Pero al fin, hacía tan sólo una semana, había conseguido el dichoso manuscrito, que Pedro, ante su persistente insistencia, le había enviado a su correo electrónico con el impertinente mensaje de «No me molestes más».


Natalie había estado tan distraída intentando arreglar su vida amorosa que ni siquiera se había dado cuenta de que la jodida Miss Dorothy había vuelto a hacer de las suyas y, aunque estaba segura de que la novela estaba totalmente acabada, tal como Paula le había asegurado, en realidad le faltaban los dos últimos capítulos. Y sin eso no podía trabajar.


Desde el momento en que Natalie se percató de que el tiempo se agotaba, había intentado por todos los medios contactar con el maldito escritor, cuyo hobby favorito al parecer era fastidiarle la vida. Pero todo era inútil: parecía como si Pedro Alfonso hubiera desaparecido para el mundo. Aunque lo más probable era que estuviera en algún rincón, compadeciéndose de sí mismo por lo idiota que había sido.

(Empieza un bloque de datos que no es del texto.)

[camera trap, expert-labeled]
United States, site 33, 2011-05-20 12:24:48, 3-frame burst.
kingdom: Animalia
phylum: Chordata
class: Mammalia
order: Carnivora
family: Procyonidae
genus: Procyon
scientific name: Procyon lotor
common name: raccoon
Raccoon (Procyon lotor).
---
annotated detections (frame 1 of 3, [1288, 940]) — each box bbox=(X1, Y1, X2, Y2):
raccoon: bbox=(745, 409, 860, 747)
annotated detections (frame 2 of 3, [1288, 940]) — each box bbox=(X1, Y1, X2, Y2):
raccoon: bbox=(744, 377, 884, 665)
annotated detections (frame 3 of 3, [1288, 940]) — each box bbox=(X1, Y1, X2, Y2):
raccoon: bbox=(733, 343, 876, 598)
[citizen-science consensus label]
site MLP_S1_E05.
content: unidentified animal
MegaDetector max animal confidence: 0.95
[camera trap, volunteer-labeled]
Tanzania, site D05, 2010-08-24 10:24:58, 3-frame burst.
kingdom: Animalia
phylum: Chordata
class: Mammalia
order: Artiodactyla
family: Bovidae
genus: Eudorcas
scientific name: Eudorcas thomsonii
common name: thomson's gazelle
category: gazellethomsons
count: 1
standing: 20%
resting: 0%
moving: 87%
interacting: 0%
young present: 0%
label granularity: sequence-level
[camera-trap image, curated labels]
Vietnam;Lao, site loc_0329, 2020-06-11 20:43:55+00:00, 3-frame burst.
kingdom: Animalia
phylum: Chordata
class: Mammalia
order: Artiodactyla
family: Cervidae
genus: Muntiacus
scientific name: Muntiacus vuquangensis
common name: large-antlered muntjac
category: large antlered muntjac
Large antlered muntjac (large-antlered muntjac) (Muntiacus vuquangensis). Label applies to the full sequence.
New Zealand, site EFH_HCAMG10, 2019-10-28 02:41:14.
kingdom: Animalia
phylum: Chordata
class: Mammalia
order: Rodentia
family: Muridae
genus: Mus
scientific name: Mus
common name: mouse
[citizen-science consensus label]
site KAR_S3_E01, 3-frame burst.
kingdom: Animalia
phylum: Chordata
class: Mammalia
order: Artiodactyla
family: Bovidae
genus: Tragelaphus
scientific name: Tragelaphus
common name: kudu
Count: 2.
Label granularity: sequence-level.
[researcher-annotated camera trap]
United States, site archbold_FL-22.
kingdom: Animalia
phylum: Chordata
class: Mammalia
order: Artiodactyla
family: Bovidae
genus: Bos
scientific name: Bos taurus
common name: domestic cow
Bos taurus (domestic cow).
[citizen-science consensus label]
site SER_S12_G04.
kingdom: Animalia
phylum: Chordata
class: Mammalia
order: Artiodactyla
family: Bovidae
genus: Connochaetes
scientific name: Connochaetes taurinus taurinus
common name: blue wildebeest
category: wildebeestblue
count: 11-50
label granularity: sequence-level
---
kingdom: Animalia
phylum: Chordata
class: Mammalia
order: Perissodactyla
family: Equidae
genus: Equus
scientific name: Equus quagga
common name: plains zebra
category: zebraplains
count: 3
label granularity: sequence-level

Natalie todavía no se podía creer que ante una confesión tan valiente y sincera como la que había hecho la joven Paula, él se hubiera limitado a permanecer en silencio. Pero es que algunos hombres eran estúpidos. Un ejemplo muy cercano era el de su cabezota mecánico, que se negaba a perdonarle sus pequeñas mentiras, cuando ella no era la responsable de que Paula se hubiera enamorado y menos aún de que le hubieran roto el corazón.


Intentó seguir el ejemplo de la joven y confesarse a Jeremias, algo del todo imposible cuando el susodicho se negaba a atender sus llamadas y no hacía ni puñetero caso de sus regalos. Natalie estaba decidida a pasar página en esa relación sin futuro, pero sentía que no podía hacerlo sin decirle a él lo que sentía. Así que, como último recurso para verlo, hizo algo que siempre lamentaría: sacrificó la hermosa pintura de su amado descapotable, rayando las puertas con las llaves. En algunas ocasiones, las mujeres tenían que hacer un esfuerzo para ganarse al hombre de su vida, pensaba.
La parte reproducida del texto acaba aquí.